Arah Pendidikan Nasional
Lahirnya
Undang-undang No. 20 tahun 2003 tentang Sistem Pendidikan Nasional lahir dari
tuntutan pelaksanaan pembaharuan pendidikan yang diharapkan dapat mendukung
segala upaya memecahkan permasalahan pendidikan.
Permasalahan
pendidikan selama ini dipandang masih belum menemukan formula yang sesuai
dengan kebutuhan zaman atau dengan kata
lain pendidikan yang mampu menjawab
tantangan zaman. Pendidikan belum mampu menghasilkan out put yang memadai dan menciptakan sumber daya
manusia yang andal, apalagi membangun
kualitas bangsa . Krisis multidimensional yang berkepanjangan yang melanda
bangsa Indonesia.

Data Latihan>
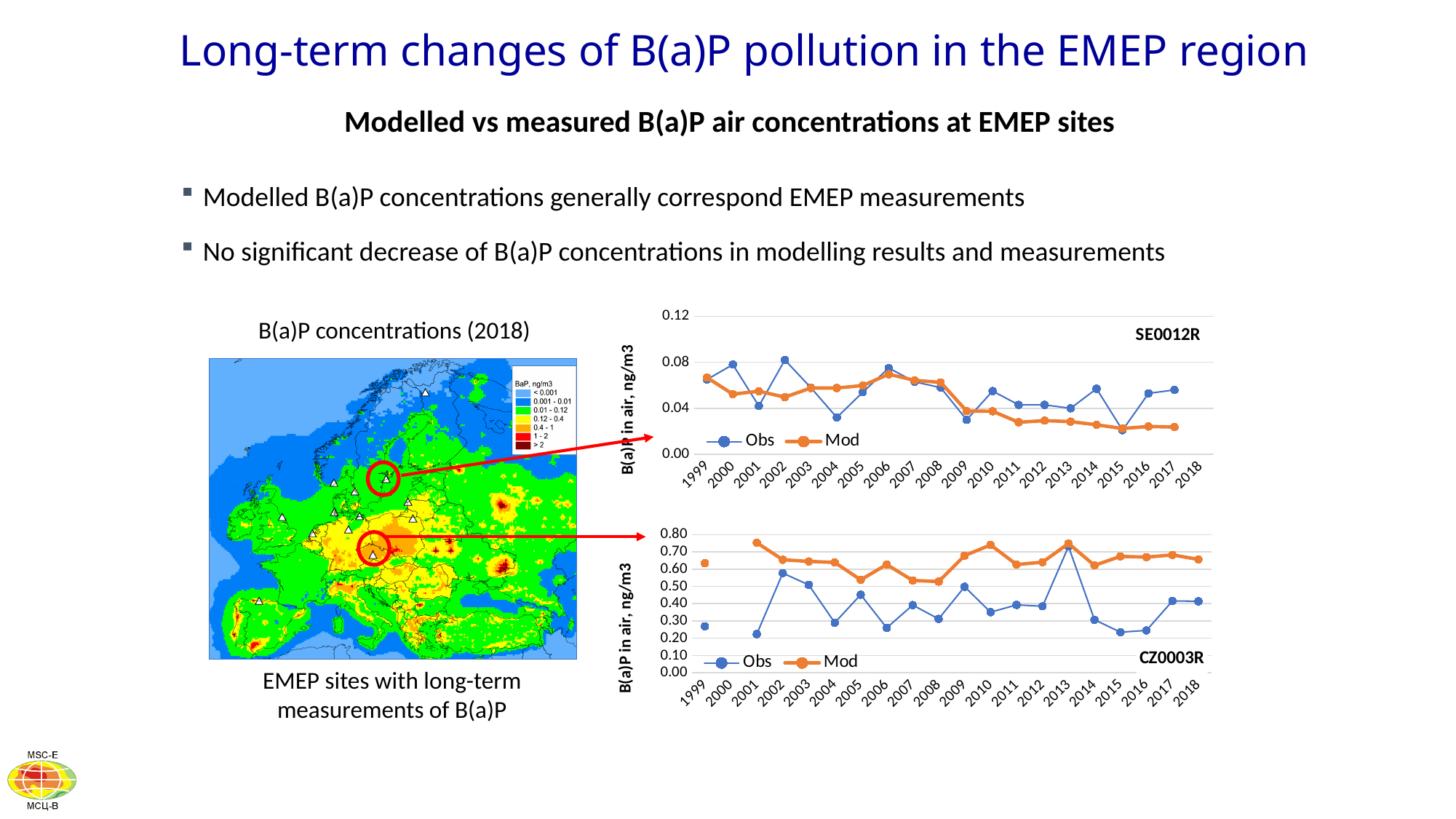
How many series does the legend of the CZ0003R chart list? 2 In the SE0012R chart, is the Obs value for 2006 greater or less than 0.04? greater In the SE0012R chart, which is larger in 2004, the Obs value or the Mod value? Mod In the CZ0003R chart, is the Obs value for 2001 greater or less than 0.30? less In the SE0012R chart, is the Mod value for 2017 greater or less than 0.04? less How many years are labelled on the x axis of the CZ0003R chart? 20 In the SE0012R chart, does the Mod series generally rise or fall from 1999 to 2017? fall What are the two series named in the legend of the SE0012R chart? Obs and Mod In the CZ0003R chart, which is larger in 2015, the Obs value or the Mod value? Mod What kind of chart is the SE0012R chart on the right of the slide? line chart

Butir Tugas> Teruskan teks tentang arah pendidikan nasional, dimulai sesudah kalimat terakhirnya.

Jawaban Latihan>
Dan daya kompetitif hasil pelaporan dari beberapa lembaga yang banyak dilansir
oleh media massa dari laporan hasil Study The
Third Mathematic and Science Study ( IAE, 2003) mengenai prestasi siswa SMP
dalam bidang IPA dan Matematikan ( Wisudo : 2004 ) dari UNDP dalam Human Develovment
Report 2003 tentang pengembangan sumber daya manusia ( Sumarna : 2005 )dan dari The
world Economic Forum, Swedia ( 2000) tentang daya saing dunia (
Surapranata ) ketiga laporan tentang
prestasi pendidikan kita kurang menggembirakan . Merupakan dua contoh kasus yang bisa dijadikan bukti secara umum kegagalan sistem
pendidikan di Indonesia
selama ini ( Surakhmad dalam Gerbang :
2003 ).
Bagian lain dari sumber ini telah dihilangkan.